All operations run 100% locally in your browser using the Web Crypto API. No data is transmitted to any server. For production applications, use a well-tested cryptography library and follow your platform's security guidelines.

Frequently Asked Questions

Is the AES Encryption / Decryption free?

Yes, AES Encryption / Decryption is totally free :)

Can I use the AES Encryption / Decryption offline?

Yes, you can install the webapp as PWA.

Is it safe to use AES Encryption / Decryption?

Yes, any data related to AES Encryption / Decryption only stored in your browser (if storage required). You can simply clear browser cache to clear all the stored data. We do not store any data on server.

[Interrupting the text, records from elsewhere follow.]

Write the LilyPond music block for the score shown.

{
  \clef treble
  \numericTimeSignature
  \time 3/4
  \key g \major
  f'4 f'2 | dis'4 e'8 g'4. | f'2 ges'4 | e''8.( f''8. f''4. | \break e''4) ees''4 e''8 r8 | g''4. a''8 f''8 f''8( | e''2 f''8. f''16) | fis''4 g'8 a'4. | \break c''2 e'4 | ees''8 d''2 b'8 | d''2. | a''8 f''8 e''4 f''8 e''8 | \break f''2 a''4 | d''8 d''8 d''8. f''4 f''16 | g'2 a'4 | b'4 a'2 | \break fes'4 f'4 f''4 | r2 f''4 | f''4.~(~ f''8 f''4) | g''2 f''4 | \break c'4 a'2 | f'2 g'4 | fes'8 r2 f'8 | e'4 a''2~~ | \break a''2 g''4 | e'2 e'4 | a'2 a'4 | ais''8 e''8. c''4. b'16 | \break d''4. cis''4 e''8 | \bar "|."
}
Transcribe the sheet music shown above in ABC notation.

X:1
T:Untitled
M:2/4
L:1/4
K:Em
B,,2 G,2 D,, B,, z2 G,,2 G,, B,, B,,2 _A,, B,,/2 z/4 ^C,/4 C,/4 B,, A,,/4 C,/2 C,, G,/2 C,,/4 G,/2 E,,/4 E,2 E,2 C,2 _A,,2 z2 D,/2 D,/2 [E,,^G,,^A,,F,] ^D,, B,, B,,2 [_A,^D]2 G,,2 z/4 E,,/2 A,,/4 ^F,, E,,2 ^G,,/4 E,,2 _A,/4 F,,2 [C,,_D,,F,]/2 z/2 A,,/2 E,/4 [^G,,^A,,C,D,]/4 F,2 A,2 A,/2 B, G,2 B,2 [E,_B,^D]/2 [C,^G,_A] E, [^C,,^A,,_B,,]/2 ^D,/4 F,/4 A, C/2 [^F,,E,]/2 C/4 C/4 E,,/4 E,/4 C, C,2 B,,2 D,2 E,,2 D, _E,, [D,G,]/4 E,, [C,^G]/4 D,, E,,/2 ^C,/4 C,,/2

How does this AES encryption tool work?

This tool uses the Web Crypto API built into all modern browsers to perform AES encryption and decryption entirely on your device. You provide a plaintext message, a secret key, an IV (initialization vector), and choose a cipher mode and key size. The tool encrypts or decrypts the data locally — nothing is ever sent to any server.

What is the difference between AES-CBC, AES-GCM, and AES-CTR?

AES-CBC (Cipher Block Chaining) is the most common mode for general encryption; it chains blocks together so each block depends on the previous one. AES-GCM (Galois/Counter Mode) adds authenticated encryption — it produces an authentication tag that verifies both integrity and authenticity, making it ideal for TLS/HTTPS. AES-CTR (Counter Mode) turns AES into a stream cipher and supports full parallelism on both encryption and decryption.

Why should I avoid AES-ECB mode?

ECB (Electronic Codebook) mode encrypts each 128-bit block independently using the same key. This means identical plaintext blocks always produce identical ciphertext blocks, which leaks structural information about the data. The famous 'ECB penguin' demonstrates how image patterns remain visible after ECB encryption. Always use CBC, GCM, or CTR for real applications.

What key size should I use — 128, 192, or 256 bit?

AES-256 is the gold standard for high-security applications and is recommended by NIST for protecting sensitive data. AES-128 provides strong security and is slightly faster, making it a good default for most applications. AES-192 is rarely used in practice. For new systems, use AES-256 unless performance constraints require otherwise.

What is an IV and why is it required?

An Initialization Vector (IV) is a random value used to ensure that the same plaintext encrypted with the same key produces a different ciphertext each time. It does not need to be kept secret, but it must be unique for every encryption operation with the same key. For CBC and CTR, use a 16-byte (128-bit) IV; for GCM, use a 12-byte (96-bit) nonce as recommended by NIST SP 800-38D.

Is my data safe when using this tool?

All encryption and decryption runs entirely in your browser using the Web Crypto API — no data is transmitted to any server. However, avoid entering real production secrets or highly sensitive data into any online tool. For maximum security, use this tool for learning, testing, and development purposes and use a dedicated cryptography library in your production codebase.